Briefing
Published 12:00 am Saturday, April 21, 2018
Stocks fall; bond slide deepens
U.S. stocks stumbled as renewed selling in technology shares overshadowed what has so far been a solid earnings season. Inflation concerns sent the dollar higher, and Treasury yields topped 2.95 percent.
Major American equity benchmarks fell at least 0.8 percent on Friday, paring gains from earlier in the week. Makers of computer chips and hardware bore the brunt of the selling, with Apple Inc. capping for its biggest rout since early February following a downgrade based on its deteriorating outlook in China.
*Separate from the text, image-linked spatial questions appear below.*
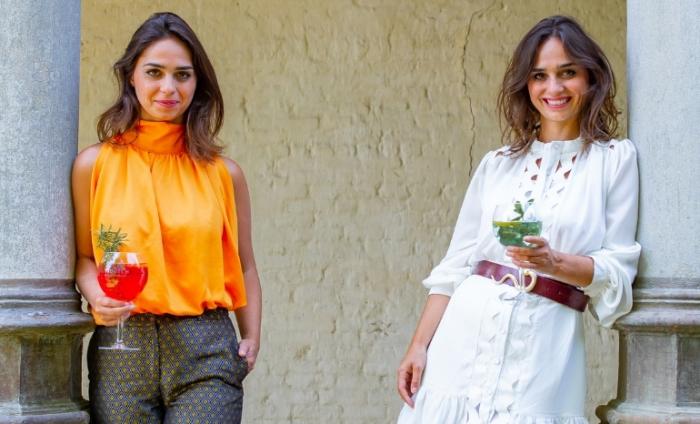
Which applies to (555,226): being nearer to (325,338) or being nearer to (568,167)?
(568,167)

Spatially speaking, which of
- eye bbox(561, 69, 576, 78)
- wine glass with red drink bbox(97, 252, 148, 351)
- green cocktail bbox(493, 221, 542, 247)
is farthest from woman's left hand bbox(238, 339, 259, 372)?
eye bbox(561, 69, 576, 78)

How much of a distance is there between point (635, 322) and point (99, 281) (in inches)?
65.6

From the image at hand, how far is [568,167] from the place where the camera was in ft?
13.3

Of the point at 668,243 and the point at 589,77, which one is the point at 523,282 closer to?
the point at 668,243

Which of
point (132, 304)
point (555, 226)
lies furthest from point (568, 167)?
point (132, 304)

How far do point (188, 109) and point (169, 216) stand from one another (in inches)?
16.1

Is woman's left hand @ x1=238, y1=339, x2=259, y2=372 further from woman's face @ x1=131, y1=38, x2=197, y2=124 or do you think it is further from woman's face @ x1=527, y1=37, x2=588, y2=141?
woman's face @ x1=527, y1=37, x2=588, y2=141

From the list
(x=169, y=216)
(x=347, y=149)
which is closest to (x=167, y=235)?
(x=169, y=216)

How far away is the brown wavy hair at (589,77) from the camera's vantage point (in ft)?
13.3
U.S. Treasury yields rose for a third session even as the stock sell-off worsened. Bond market gauges showed an increase in expectations for inflation after recent torrid gains in metals from aluminum to nickel. American oil bounced back from a decline sparked by Donald Trump’s complaint that prices are too high to settle above $68 a barrel.
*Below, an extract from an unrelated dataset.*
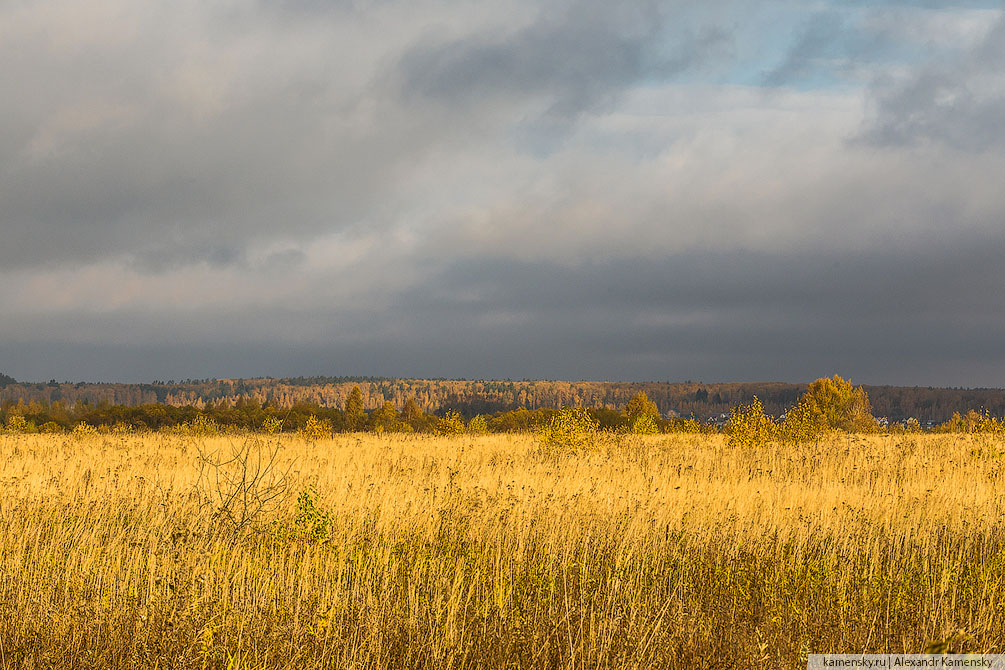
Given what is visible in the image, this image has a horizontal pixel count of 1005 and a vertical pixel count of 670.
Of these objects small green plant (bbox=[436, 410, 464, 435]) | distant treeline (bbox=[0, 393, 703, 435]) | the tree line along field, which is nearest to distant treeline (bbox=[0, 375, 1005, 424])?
the tree line along field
General Electric Co. rose on solid results, one of just four gainers in the Dow Jones Industrial Average. The company joined the 85 percent of S&P 500 companies that have topped earnings estimates so far this season by an average of 7.1 percent. Alphabet Inc. reports Monday in what will be one of the busiest weeks for first-quarter results.
Still, the late-week sell-off in equities damped the mood among investors looking to earnings season to break stocks out of a two-month range. While companies that have beaten estimates pushed higher, those that missed were punished far more severely. The chipmaker sell-off also highlighted market risks, from a potential slowdown in global growth to the implications of the ongoing trade dust-up between the U.S. and major economies.